In 1996 Columbia University's National Center on Addiction and Drug Abuse reported this conclusion. Further studies have confirmed their findings. Other researchers have suggested that regular family dinners can also prevent some adolescent eating disorders.

This suggests that adolescents are suffering because their families lack organizational structure. We need to spend less time thinking about whether parents love their children enough and more time encouraging them to organize family life.

As a cure for adolescent malaise, this feels more constructive than pills, talk therapy, mystical journeys of self-discovery, identity crises, and soulful conversations with parents.

Of course, family dinner is also harder. It requires more work, more coordination, and more planning.

You would think that it would all be good news. Not quite. Two days ago the New York Times reported that our therapy culture has taken this simple advice and used it to guilt-trip parents.

When you have learned how to guilt trip yourself and others, constructive suggestions become opportunities to exercise your talent. Link here.

It would be better if we all understood that once the information is out, once people know the importance of these rituals, then it is up to them to work out the details. Or not.

The more important issue concerns why family dinners work.

For my part I am not surprised by this research. Nor was I in 1996.

I emphasized the importance of family dinners in my book on "Saving Face," which slightly predated the original research. When I was working on that book I did not want to look at parent-child relationships in terms of a mother-infant dyad or in terms of psychosexual development. So, I took the more Confucian approach and considered the family as a functioning group, held together by ritual, not by emotional glue.

I wrote: "In a functional family the family dinner serves as a ritual affirmation of group membership. It transforms nourishment from a private experience of consumption into an orderly social event."

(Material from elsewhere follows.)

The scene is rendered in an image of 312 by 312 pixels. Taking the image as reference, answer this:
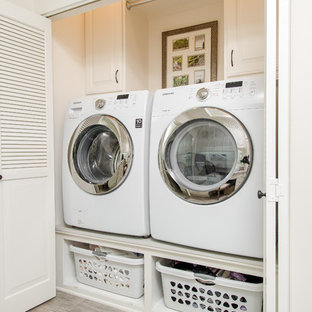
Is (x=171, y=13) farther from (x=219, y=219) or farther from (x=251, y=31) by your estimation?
(x=219, y=219)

I added: "A family is not a romantic idyll in which solidarity is created by covering everyone in love. A child may receive all the love he could ever deal with and still by harmed by not knowing whether anyone will be there when he comes home from school, by not knowing when and with whom he will be having dinner, or by not knowing whether anyone cares about how well he did on his spelling quiz. Erratic evidence of deep affection will not compensate for the insecurity produced by inconsistent behavior."

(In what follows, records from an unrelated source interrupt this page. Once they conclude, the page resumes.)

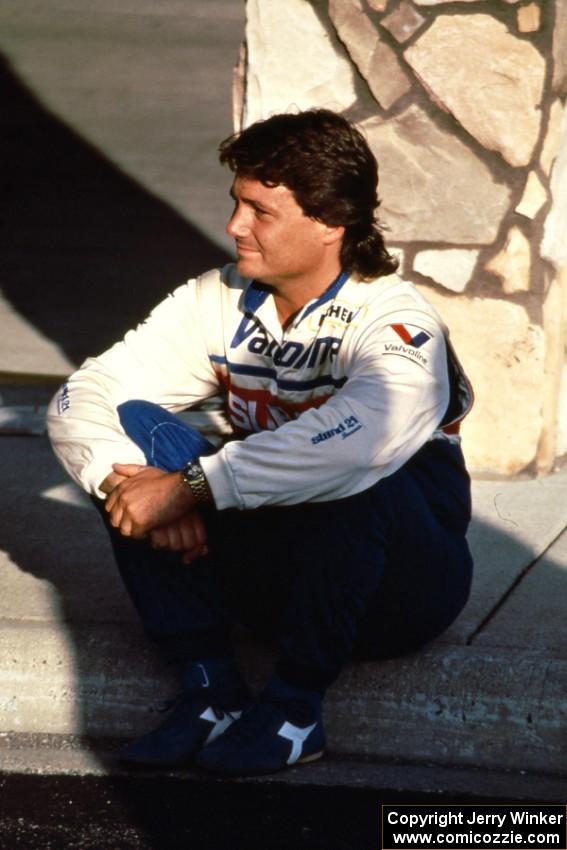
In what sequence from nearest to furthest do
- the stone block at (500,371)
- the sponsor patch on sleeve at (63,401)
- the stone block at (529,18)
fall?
the sponsor patch on sleeve at (63,401) < the stone block at (529,18) < the stone block at (500,371)

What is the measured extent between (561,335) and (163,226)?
4.40 m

Insecurity about an uncertain future causes children to look backward with nostalgia. It does not allow them to look forward with optimism.

As the Times article suggests, the value of family dinner does not lie in the deeply meaningful conversations that may or may not take place there. Dinners provide a child with organization, structure, and reconnection. They make him feel that he belongs, thus that he is not simply out there on his own.

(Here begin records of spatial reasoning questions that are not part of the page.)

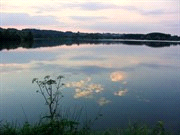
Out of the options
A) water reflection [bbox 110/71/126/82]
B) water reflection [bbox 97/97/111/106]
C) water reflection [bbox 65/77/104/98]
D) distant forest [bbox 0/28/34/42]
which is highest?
distant forest [bbox 0/28/34/42]

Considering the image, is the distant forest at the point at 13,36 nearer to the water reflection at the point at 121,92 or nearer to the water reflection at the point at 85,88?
the water reflection at the point at 85,88

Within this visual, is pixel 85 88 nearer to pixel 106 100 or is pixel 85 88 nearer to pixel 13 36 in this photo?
pixel 106 100

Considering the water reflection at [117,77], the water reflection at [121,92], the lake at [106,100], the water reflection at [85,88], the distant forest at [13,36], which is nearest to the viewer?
the lake at [106,100]

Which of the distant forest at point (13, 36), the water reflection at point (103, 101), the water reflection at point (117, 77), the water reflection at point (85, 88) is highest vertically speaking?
the distant forest at point (13, 36)

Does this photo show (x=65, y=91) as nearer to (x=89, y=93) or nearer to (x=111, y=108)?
(x=89, y=93)

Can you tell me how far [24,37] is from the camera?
89188 mm

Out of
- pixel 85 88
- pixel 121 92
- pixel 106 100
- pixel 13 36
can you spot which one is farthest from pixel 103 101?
pixel 13 36

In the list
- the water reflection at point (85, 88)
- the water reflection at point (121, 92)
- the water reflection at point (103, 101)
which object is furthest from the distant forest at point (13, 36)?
the water reflection at point (103, 101)

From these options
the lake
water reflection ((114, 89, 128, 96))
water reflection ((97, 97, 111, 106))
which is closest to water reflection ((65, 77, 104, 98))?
the lake

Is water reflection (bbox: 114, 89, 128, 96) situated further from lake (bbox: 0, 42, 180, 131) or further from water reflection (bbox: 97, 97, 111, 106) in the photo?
water reflection (bbox: 97, 97, 111, 106)

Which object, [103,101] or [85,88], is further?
[85,88]

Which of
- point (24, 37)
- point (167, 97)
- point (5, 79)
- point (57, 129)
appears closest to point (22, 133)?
point (57, 129)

I did not think then and I do not think now that the issue should be quality or quantity time. You may recall that the culture invented the notion of quality time when parental schedules became so full that parents did not have very much time to spend with their children.

Supposedly, increased quality time would compensate for decreased quantity time.

Thereby parents were encourage to seek out moments of intense emotional connection.

At the time this seemed shortsighted. It still does. It ignored the child's social being and veered dangerously close to taking the therapy session-- quality time, if ever there was any-- as the prototype of human relationships.

A child who does not have consistent family dinners will lose the sense of belonging to a group, will fail to see how his actions affect others, and will lose control over his impulses.

He might compensate with experiences of intense intimacy, or by experiences of intense sensation. Feeling along and isolated, disconnected from others, demoralized and depressed... a child might need to go to an extreme to connect or to experience pleasure.

Unfortunately, relationships that involve excessive intimacy can never fully provide the feeling of being a functioning social being.

Nor can talk therapy. Isn't talk therapy an excessively intimate experience that is supposed to cure anomie, but that often turns into drama.

As I have suggestion, drama ensues when we seek to use intimate relationships to compensate for a failure to affirm ourselves as social beings.